ValueError                                Traceback (most recent call last)

/usr/local/lib/python3.7/dist-packages/pandas/core/indexes/range.py in get_loc(self, key, method, tolerance)
    354                 try:
--> 355                     return self._range.index(new_key)
    356                 except ValueError as err:

ValueError: -1 is not in range


The above exception was the direct cause of the following exception:

KeyError                                  Traceback (most recent call last)

3 frames

/usr/local/lib/python3.7/dist-packages/pandas/core/indexes/range.py in get_loc(self, key, method, tolerance)
    355                     return self._range.index(new_key)
    356                 except ValueError as err:
--> 357                     raise KeyError(key) from err
    358             raise KeyError(key)
    359         return super().get_loc(key, method=method, tolerance=tolerance)

KeyError: -1

我没有足够的代表发表评论,但以下是我能够解决的问题。

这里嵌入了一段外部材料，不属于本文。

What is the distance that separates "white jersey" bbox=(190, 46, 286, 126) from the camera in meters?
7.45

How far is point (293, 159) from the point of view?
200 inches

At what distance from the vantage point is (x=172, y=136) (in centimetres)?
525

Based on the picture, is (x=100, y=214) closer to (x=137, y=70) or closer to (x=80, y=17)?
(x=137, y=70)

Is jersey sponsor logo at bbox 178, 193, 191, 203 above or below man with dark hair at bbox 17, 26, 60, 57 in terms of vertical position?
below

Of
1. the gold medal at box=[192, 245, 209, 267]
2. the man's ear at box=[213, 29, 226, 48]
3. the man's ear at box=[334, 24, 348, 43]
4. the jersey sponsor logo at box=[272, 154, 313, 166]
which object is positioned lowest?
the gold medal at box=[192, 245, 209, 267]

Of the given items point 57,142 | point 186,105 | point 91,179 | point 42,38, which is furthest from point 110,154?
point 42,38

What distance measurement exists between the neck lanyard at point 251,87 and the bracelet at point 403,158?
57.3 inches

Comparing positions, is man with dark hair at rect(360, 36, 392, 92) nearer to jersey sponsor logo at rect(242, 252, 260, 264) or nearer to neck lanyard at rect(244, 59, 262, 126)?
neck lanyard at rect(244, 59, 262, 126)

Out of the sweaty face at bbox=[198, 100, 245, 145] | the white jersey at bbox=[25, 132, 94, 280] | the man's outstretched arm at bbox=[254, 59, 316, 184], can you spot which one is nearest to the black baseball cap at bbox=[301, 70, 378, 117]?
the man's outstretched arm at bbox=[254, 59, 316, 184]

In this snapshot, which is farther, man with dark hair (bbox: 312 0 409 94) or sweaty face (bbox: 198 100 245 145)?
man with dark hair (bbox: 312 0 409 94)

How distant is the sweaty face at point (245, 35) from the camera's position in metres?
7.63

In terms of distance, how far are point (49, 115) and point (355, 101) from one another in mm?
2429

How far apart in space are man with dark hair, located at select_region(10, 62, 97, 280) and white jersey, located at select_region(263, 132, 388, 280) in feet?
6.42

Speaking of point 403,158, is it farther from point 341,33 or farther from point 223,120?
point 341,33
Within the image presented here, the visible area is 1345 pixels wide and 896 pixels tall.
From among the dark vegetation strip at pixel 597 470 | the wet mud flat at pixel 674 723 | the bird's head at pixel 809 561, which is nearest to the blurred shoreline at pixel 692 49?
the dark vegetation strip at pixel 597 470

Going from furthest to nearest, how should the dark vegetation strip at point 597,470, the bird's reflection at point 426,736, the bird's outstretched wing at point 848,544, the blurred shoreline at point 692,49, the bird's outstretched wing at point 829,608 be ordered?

希望对您有所帮助!

我在计算答案时尝试使用 to_list() 函数,结果出现错误:

AttributeError: 'DataFrame' object has no attribute 'to_list'

所以,我决定绕过那个方法,想出了这个:

indexes = [x for x in df.index]

row_vals = []

for index in indexes :
    for val in df.iloc[i].values:
        row_vals.append(val)

对象 row_vals 将按行顺序包含所有值。

如果您只想获取特定行或一组行的行值,则需要这样做:

indx_subset = [`list of row indices`] #(Ex. [1, 2, 5, 6, etc...])

row_vals = []

for indx in indx_subset:
    for val in df.loc[indx].values:
        row_vals.append(val)

row_vals 将拥有指定索引中的所有行值。